3. Following the fall of Petersburg, many left Richmond for Danville. Off the top of my head, I am not aware of any war-time photographs of Danville. I am aware of post-war photographs of some of the tobacco warehouses used as Federal prisoners, and of the Sutherlin Mansion, and a few other structures. How about a war-time photo of the Sutherlins in front of their grand home, or maybe with Davis in the front parlor? A photo of the defenses constructed outside the town would also be nice.

4. A number of war-time buildings in Danville still exist, so it is possible to get a feel for the war-time era. In Greensboro, where Davis and cabinet went next, there is really not much to see. The building that Davis stayed in is gone, and likewise, the buildings connected with the train depot. A photograph of the boxcar that the cabinet used while in Greensboro, or maybe the headquarters train of P. G. T. Beauregard would have been awesome.

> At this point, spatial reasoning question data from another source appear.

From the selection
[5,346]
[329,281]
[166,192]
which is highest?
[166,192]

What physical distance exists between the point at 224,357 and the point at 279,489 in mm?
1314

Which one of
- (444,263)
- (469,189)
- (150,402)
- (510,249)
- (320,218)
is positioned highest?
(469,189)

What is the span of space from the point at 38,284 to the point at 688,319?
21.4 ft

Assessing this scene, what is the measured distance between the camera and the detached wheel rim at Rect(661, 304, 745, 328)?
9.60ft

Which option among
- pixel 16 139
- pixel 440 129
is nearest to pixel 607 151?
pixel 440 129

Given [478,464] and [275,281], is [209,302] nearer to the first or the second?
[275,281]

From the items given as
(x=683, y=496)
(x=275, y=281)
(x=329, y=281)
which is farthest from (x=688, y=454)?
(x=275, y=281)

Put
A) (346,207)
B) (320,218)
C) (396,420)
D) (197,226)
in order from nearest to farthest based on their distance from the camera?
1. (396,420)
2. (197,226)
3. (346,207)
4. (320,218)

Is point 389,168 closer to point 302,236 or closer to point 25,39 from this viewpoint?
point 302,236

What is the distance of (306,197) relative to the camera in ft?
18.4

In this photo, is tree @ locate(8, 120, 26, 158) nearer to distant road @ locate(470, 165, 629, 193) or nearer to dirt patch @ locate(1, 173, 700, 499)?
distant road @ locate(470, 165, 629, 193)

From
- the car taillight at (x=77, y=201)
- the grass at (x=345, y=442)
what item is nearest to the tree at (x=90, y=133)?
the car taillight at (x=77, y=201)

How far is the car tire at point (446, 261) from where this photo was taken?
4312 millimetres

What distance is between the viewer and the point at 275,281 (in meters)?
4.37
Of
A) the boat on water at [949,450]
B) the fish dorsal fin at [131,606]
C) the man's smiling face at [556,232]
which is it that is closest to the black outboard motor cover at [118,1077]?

5. I am quite certain that there are no war-time photos of Charlotte. I, along with other folks, have searched for years. Davis standing on the front porch of the Bates home, making his speech, would have been grand. Maybe a photo of the CS Naval works in Charlotte, the meeting of the cabinet in the bank, or even at the Phifer home around the sickbed of Trenholm would be outstanding. Or a war-time photo of the old US mint building, where the CS treasury was temporarily deposited, or even the US soldiers who garrisoned the town after the war was over. A big wish would be D. H. Hill, James H. Lane, and Charles C. Lee with the Cadets of the North Carolina Military Institute before they marched off to serve as drill masters would help me highlight several books.

I guess this list could go on and on - I would probably spend a lot of time photographing men in the field, Lee and his staff in front of his headquarters tent, various regiments in the mid-war time frame in line of battle with their colors unfurled, Lee and Jackson together. The battle fields of Chickamauga, Resaca, and Kolb's Farm right the battles there. Yes, this list could go on and on and on......

The woodcut above is an idealized image of Davis and his first cabinet. To my knowledge (and about everyone else's, too) it is not based on an actual photograph, but it would be fantastic to have such a photo of Davis and the entire cabinet together.